O ex-militar foi condenado a 32 anos de prisão por crimes graves: estupro e extorsão mediante sequestro. Ele é um dos quatro policiais militares que receberam essa sentença por atos cometidos durante uma operação totalmente ilegal. Os crimes aconteceram no bairro de Mussurunga II, entre a madrugada de 29 e 30 de novembro de 2015, por volta das 2h da manhã.
Como os crimes aconteceram
A denúncia, feita pelo Ministério Público da Bahia (MP-BA), detalha a invasão de uma residência por policiais militares.
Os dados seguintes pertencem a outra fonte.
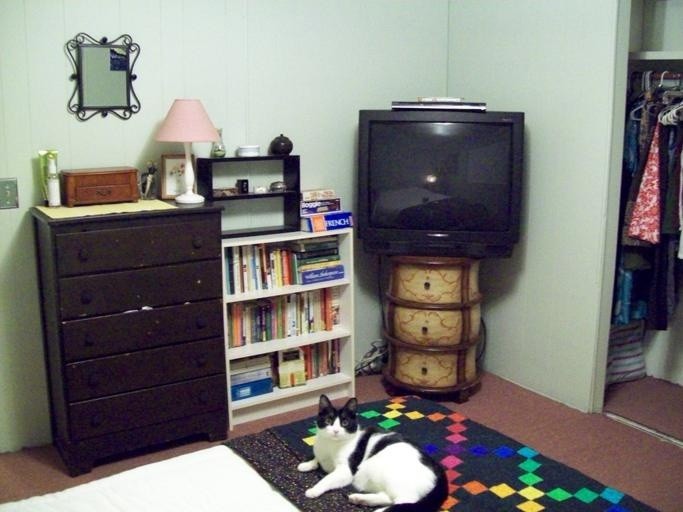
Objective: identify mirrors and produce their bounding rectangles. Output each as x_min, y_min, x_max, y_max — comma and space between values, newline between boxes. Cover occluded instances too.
65, 32, 140, 120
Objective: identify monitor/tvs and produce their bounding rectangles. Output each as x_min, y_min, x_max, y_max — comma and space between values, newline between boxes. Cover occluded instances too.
359, 112, 523, 259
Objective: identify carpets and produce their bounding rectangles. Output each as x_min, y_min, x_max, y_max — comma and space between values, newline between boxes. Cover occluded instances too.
223, 394, 662, 511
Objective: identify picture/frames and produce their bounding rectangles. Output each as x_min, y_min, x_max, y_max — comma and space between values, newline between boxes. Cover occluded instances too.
160, 153, 196, 199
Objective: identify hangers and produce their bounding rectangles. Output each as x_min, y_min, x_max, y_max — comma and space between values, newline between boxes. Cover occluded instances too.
628, 71, 683, 127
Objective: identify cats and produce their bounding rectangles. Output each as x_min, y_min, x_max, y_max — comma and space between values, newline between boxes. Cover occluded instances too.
296, 393, 448, 512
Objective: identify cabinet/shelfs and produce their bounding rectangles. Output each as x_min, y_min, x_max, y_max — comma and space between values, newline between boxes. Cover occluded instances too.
30, 206, 230, 476
197, 155, 302, 240
382, 257, 483, 403
221, 227, 356, 430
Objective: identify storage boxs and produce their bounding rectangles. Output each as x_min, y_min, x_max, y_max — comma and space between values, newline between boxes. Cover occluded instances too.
62, 167, 140, 208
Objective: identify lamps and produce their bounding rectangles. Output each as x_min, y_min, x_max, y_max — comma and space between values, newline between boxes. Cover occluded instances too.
154, 99, 220, 205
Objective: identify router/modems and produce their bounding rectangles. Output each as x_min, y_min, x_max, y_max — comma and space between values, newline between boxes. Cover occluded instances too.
392, 101, 488, 111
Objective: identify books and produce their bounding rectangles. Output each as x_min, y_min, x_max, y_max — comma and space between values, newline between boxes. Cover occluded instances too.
224, 189, 355, 401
Eles usaram duas viaturas oficiais da 49ª Companhia Independente da Polícia Militar (CIPM/São Cristóvão) para entrar na casa sem mandado judicial, dando início a uma série de crimes chocantes.
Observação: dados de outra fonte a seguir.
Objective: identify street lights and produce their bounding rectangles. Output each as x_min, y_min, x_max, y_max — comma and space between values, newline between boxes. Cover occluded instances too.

Dentro da casa, os policiais separaram o casal. O homem foi levado para uma viatura e sofreu ameaças. Os agentes disseram que iriam "plantar" drogas nos seus pertences se ele não pagasse R$ 5 mil. Na época, ele era suspeito de tráfico de drogas e foi forçado a dizer onde estariam armas e entorpecentes, mas garantiu que não tinha tais itens.
Enquanto isso, a mulher foi submetida a agressões físicas e violência sexual. Três dos policiais cometeram o estupro, que incluiu conjunção carnal, sexo oral e penetração anal, tudo sem o uso de preservativos. Segundo o relato dela, os abusos só pararam quando um quarto policial, que não estava participando das agressões, chamou os colegas para irem embora. Chocantemente, os agressores chegaram a gravar a violência usando seus próprios celulares.
Investigação e Condenação
A condenação dos policiais veio depois de um trabalho intenso do Ministério Público da Bahia. A Justiça determinou a perda imediata do cargo público e da graduação militar de todos os envolvidos. A decisão judicial estabeleceu que os réus deveriam cumprir suas penas em regime fechado e semiaberto, sem poder recorrer em liberdade. A Justiça destacou que os policiais agiram de forma coordenada, usando a função pública e o armamento do Estado para praticar crimes hediondos.
A investigação começou pela própria Polícia Militar logo depois dos fatos, em 2015. Ela foi crucial para desmentir a versão dos acusados, com provas técnicas importantes coletadas entre 2017 e 2018. Foram usados dados de rastreamento por GPS das viaturas, enviados pela Superintendência de Telecomunicações (STELECOM), além de laudos periciais do Departamento de Polícia Técnica (DPT), que confirmaram os exames físicos das vítimas.
Esses elementos, somados a fotos detalhadas do local do crime, foram determinantes para confirmar que os policiais estavam no lugar exato onde os crimes aconteceram. O caso tramitou por dez anos até a condenação definitiva.
As penas dos envolvidos
O ex-sargento Sérgio Luiz Batista Sant'anna é um dos quatro condenados. Veja as penas aplicadas aos policiais:
- 1º Sargento Valter dos Santos Filho: 33 anos e 4 meses – considerado o mentor intelectual dos crimes.
- Cabo Josival Ribeiro Ferreira: 32 anos, 3 meses e 16 dias.
- Ex-sargento Sérgio Luiz Batista Sant’anna: 32 anos – preso nesta quarta-feira (28).
- Soldado Pablo Vinicius Santos de Cerqueira: 7 anos, 9 meses e 26 dias em regime semiaberto – condenado apenas por extorsão.
Enquanto Sérgio Luiz Batista Sant'anna já está sob custódia, os outros condenados – Valter dos Santos Filho, Josival Ribeiro Ferreira e Pablo Vinícius Santos de Cerqueira – ainda são alvos da Justiça. Eles têm ordens de prisão pendentes para que comecem a cumprir suas sentenças. A Polícia Civil foi procurada para dar informações sobre o andamento das buscas pelos outros envolvidos, mas não deu retorno até o fechamento desta edição.